È davvero una questione di tempo? Veramente mentre siamo presi da terapie e burocrazie non abbiamo 5 o 4 o 3 minuti di tempo per riflettere sull’importanza della relazione tra paziente e professione sanitaria?
Anche le competenze relazionali dovrebbero essere professionalizzanti
Nella relazione tra sanitario e paziente è la qualità del tempo che conta
Rogers definisce la relazione d’aiuto una relazione in cui almeno uno dei due protagonisti ha lo scopo di promuovere nell’altro la crescita, lo sviluppo, la maturità ed il raggiungimento di un modo di agire più adeguato e integrato . E se provassimo a “relazionarci” con il paziente, invece che considerare il sig. Rossi lo scompenso cardiaco a cui corrispondono una serie di tecniche infermieristiche e di segni da attenzionare durante il nostro turno?
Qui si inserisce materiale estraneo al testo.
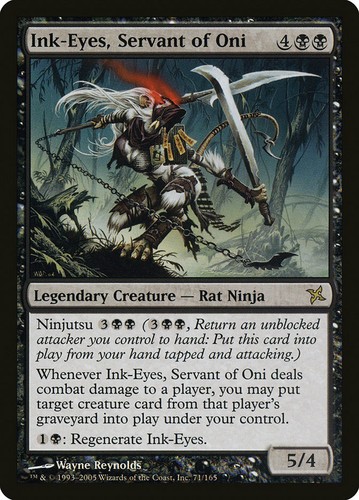 Mtg ink eyes - mtg, ink-eyes,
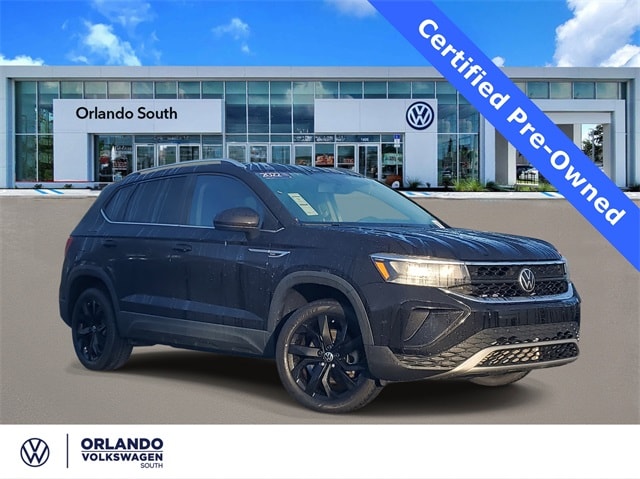 2022 Volkswagen Taos SE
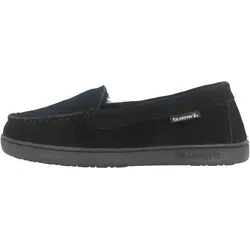 Bearpaw ANGEL Slipper in Übergrößen Schwarz 3159W 011 - Komfortable Damenschuhe - Stylische Bearpaw Slipper in Übergröße: Diese schwarzen Damenschuhe bieten optimalen Tragekomfort und beste Passform. Ideal für modebewusste Damen, die Wert auf Qualität und Design legen.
Cosa ricordano i pazienti quando, alla dimissione, ricevono la lettera con le raccomandazioni e la terapia da assumere a domicilio? Il medico più simpatico, l’infermiera più gentile, l’oss che la mattina gli chiedeva come sta? Di sicuro non verrà loro in mente chi ha fatto più velocemente il prelievo o quello più bravo a capire per primo il sintomo che ha permesso di intervenire immediatamente per risolvere un problema, competenze senza dubbio altrettanto importanti.
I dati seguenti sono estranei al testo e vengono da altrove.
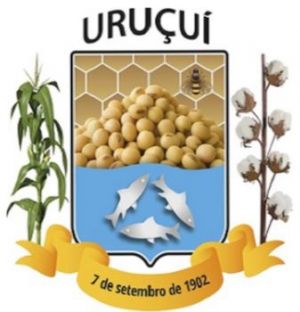 Brasão de Uruçuí/Arms (crest) of Uruçuí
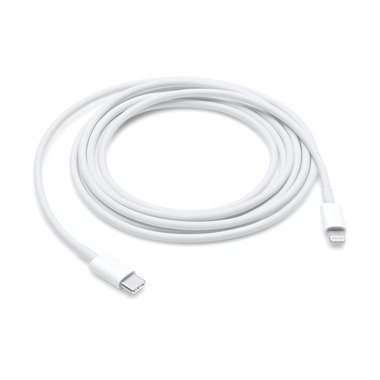 Apple USB Cable USB-C - Lightning 2 m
Durante questo periodo di emergenza in cui i ricoverati erano veramente soli, alcuni di noi hanno vissuto la riconoscenza negli sguardi dei pazienti anche solo per averli presi per mano in un momento di sconforto o per aver passato loro una videochiamata con il tablet donato da qualche benefattore.
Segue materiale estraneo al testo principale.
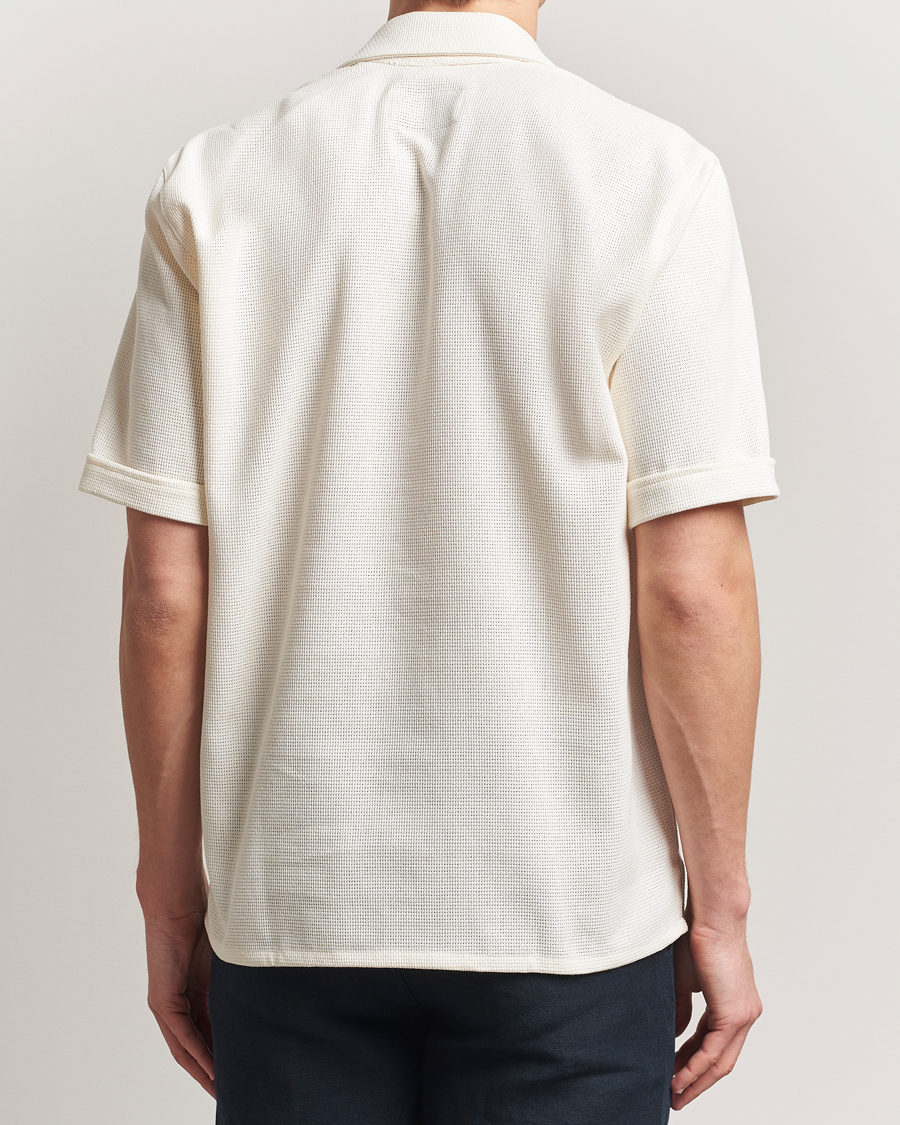 Herre | Skjorter | Peregrine | Quay Cuban Collar Shirt White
In quello sguardo c’era una richiesta: non mi abbandonare, stai con me, sei il mio punto di riferimento
Quale meccanismo scatta quando un soggetto viene ricoverato? Ci abbiamo mai pensato? Potremmo forse considerare l’ipotesi che ogni individuo che si ricovera possa essere in una fase di bisogno anche di relazione oltre che clinico-assistenziale e comprendere quindi come la relazione d’aiuto sia una competenza da sfruttare ogni giorno affinché faccia parte del prendersi cura della persona.
Se le competenze relazionali facessero parte del pacchetto delle competenze professionalizzanti anziché di quelle trasversali potremmo “trovare il tempo” per utilizzarle con pari importanza rispetto a quelle tecniche. Questo farebbe la differenza tra un bravo operatore sanitario e uno empatico, tra il curare e il prendersi cura.